Wednesday 10 April 2019

The A-Z Blog Challenge, Letter I

Letter I of My Favourite Books by title
Two authors - same genre
The first is Imajica by British author Clive Barker. Here's the blurb:

The Imajica - five Dominions, four reconciled. The fifth is Earth, cut off, living ignorant on the edge of a sea of possibilities, mystery and magic. Only a few know of the Imajica, and of the approaching moment when the Earth will be reunited with the other Dimensions. And they are both terrified and in awe of the prospect.

Racing to capture that moment are Gentle, a master forger; Judith, a beautiful independent woman; and Pie'oh'Pah, an assassin who deals love and death. Together they must embark on the greatest journey of all - through each of the five Dominions to the ultimate mystery - the First Dominion - where, in the City of the Unbeheld, their highest hopes, or deepest fears, will be realised.

How to describe Clive Barker books? It's always tricky. He is very much a horror writer, but it is also fantasy, but such extreme fantasy I usually say he writes about 'the fantastic', it's so beyond what is normally perceived as fantasy. He thus falls into exactly what I like in a book, horror and something beyond fantasy. He completes that for me.

There are actually a couple of his books I have yet to read, but I do own them - I have this idea that in just having them means they will magically soak into my brain and the story would be there! LOL Sadly this is not the case.

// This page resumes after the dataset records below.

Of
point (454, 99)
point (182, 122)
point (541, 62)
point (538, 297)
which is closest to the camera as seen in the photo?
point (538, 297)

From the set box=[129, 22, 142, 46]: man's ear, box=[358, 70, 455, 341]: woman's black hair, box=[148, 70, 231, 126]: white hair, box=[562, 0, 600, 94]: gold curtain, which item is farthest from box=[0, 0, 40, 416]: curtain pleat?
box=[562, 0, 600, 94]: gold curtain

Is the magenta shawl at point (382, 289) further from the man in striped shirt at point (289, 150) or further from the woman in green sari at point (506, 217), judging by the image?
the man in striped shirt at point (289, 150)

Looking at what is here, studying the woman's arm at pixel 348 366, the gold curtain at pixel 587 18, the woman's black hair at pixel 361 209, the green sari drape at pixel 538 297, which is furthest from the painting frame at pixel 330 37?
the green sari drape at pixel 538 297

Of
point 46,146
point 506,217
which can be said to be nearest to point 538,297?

Imajica is one of two novels set in a 'dominion' which is like another dimension. Barker has created a whole other world, and people, and way of viewing our world. It is completely immersive (a common theme for me it seems). There is something about his way of creating worlds and stories that gives you the sense that it is not just fiction, that there might be a grain of truth in it - fed by such things as the rumours that Clive Barker says he's been to Midian (a place in his book The Cabal - later to become the film Nightbreed), that it exists as a place.

True or not, Barker is the master of weaving tales of intricate design, with something dark and light combined. He uses brutal, harsh words when writing the darker sides, which gives it a bluntness and shock value that other horror writers don't match. His writing is not for the light-hearted - especially such books as Hellbound Heart (later to become the film Hellraiser), but if you aren't afraid to be afraid and you can handle it, Clive Barker literally offers other worlds. And Imajica is exactly that.

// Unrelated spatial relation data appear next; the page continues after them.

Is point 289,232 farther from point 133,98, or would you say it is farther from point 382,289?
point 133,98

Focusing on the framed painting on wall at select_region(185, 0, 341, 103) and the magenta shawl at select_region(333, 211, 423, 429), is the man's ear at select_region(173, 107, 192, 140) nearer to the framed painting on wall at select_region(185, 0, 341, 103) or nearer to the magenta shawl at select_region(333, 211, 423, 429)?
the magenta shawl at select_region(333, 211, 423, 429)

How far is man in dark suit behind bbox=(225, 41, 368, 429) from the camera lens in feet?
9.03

The second book is Insomnia, by Stephen King. Here's the blurb: 

You'll lose a lot of sleep.

Ralph does. At first he starts waking up earlier. And earlier. Then the hallucinations start - the colours, shapes and strange auras. Not to mention the bald doctors who always turn up at the scene of death.

That’s when Ralph begins to lose a lot more than sleep. When he begins to understand why his hitherto mild-mannered friend, Ed, is getting out of control - dangerously so. And why his home town is about to become the new Armageddon.

An evil of unimaginable proportions has found a way in and Ralph has only one chance to beat it. The stakes are high - they always are when you’re playing for human souls. With a Joker in the pack … a bald one with a rusty scalpel.

Yes, another Stephen King book - they just keep coming, don't they? I know, but at least I'm consistent! 😉

This one stands out because now only does it talk about seeing auras - which I found fascinating - but it talks about these two little men called 'The Random and The Purpose', who run about killing off people! 

The main character, an elderly man, starts to see people's auras, and that they have these little sort of strings above their heads, which denote their life expectancy (which of course only he can see). Some are really short and so this little guy comes up and sort of cuts them to end their lives, (sort of like a grim reaper) but then there is another little guy that runs about cutting off people's strings that aren't due to die - like when a child gets hit by a car. I always imagined this little manic dwarf running about doing it! The story unfolds around this. 

It's a standard quirky Stephen King novel which I like the most from his collection. He dabbles in areas that others don't, playing with ideas and running with them.

Did you know that Stephen King didn't get published until he had written his seventh novel? That was Carrie. When he took the call from his agent, his agent told him to sit down, he didn't, so when he heard they were offering an advance of $400,000+ he slid down the wall onto the floor. At that time he was working two jobs, as was his wife, and they were trying to make ends meet.

Sadly gone are the days of these types of advances for debut authors. You have to be a celebrity or already established to get anything close.